Assignment 2

Goals

The goal of this assignment is to learn how to use pandas, DuckDB, and Ibis for data analysis tasks.

Instructions

You may choose to work on this assignment on a hosted environment (e.g. Google Colab) or on your own local installation of Jupyter and Python. You should use Python 3.8 or higher for your work. If you choose to work locally, Anaconda is the easiest way to install and manage Python. If you work locally, you may launch Jupyter Lab either from the Navigator application or via the command-line as jupyter-lab. For this assignment, you will need to make sure the pandas, python-duckdb, and ibis-framework packages are installed. From conda, this can be accomplished with conda install -c conda-forge pandas python-duckdb ibis-framework.

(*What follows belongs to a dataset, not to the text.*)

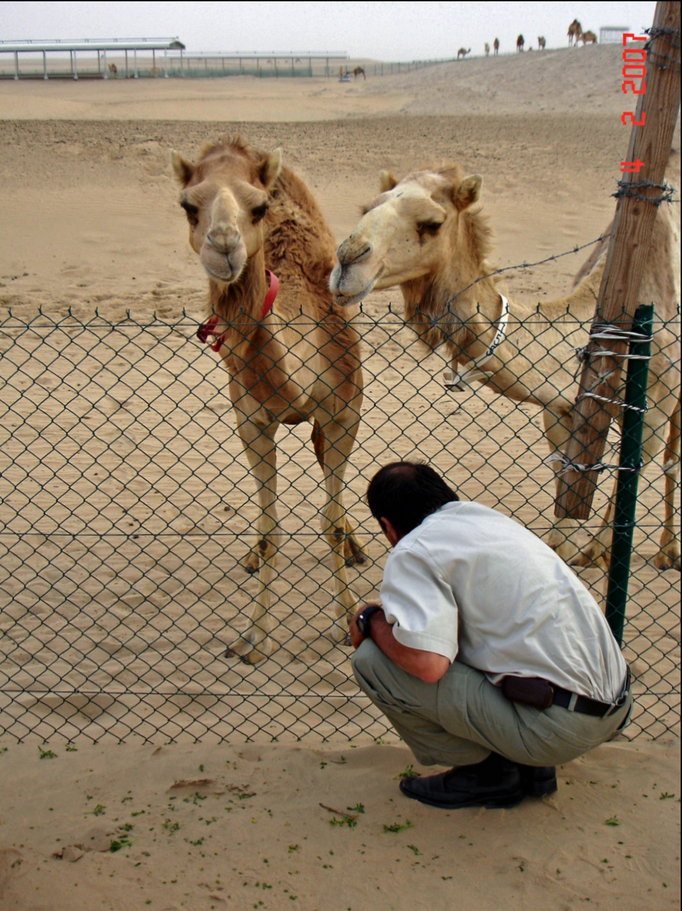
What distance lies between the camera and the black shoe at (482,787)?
9.50 feet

In this assignment, we will again analyze the Ask a Manager Salary Survey which is an open dataset anyone can add to by filling out the associated form. I have downloaded the data as a comma-separated values (csv) file and retitled the fields, available here. Note: All frameworks can read the .csv.gz format directly (no need to decompress). The attributes of the data are:

  1. Timestamp: the date the survey was completed
  2. Age: age of participant
  3. Industry: field of work
  4. JobTitle
  5. JobDetails: extra information about the job
  6. Salary: annual salary
  7. ExtraComp: extra compensation
  8. Currency: the currency of the salary (e.g. USD)
  9. CurrencyOther: a currency not listed for the previous field
  10. IncomeDetails: extra information about income
  11. Country: the country the participant works in
  12. State: if in the U.S., the state(s) the participant works in
  13. City: the city the participant works in
  14. ExpOverall: overall years working
  15. ExpInField: years working in current field
  16. Education: amount of education
  17. Gender
  18. Race

You will do the same analysis as in Assignment 1, but now using pandas, DuckDB, and Ibis. Make sure to properly label each problem’s code and solution. Use a Markdown cell to add a header denoting your work for a particular problem. Make sure to document what your answer is to the question, and make sure your code actually computes that.

Due Date

The assignment is due at 11:59pm on Friday, February 17.

Submission

You should submit the completed notebook file required for this assignment on Blackboard. The filename of the notebook should be a2.ipynb.

Details

CSCI 640 students must complete all three parts; CSCI 490 students may omit the third part but will receive extra credit if they complete it. You may choose to complete the assignment question by question or framework by framework.

1. Pandas

a. Maximum Number of States Selected (10 pts)

Read and parse the data file and store it in a dataframe. Find the job title and salary associated with the entry that has the most states selected.

Hints:
  • Pandas has a read_csv method that will also read .csv.gz files.
  • Pandas has a number of string methods which are helpful in processing a column of strings with a single command. Remember to add the str. prefix to the method.
  • Not only can you split the strings based on a delimiter, but you can also find the length of a list using string methods.
  • Pandas has an idxmax method that returns not only the count but the index of the row with the maximum value.

b. Number of Participants Working in Illinois (10 pts)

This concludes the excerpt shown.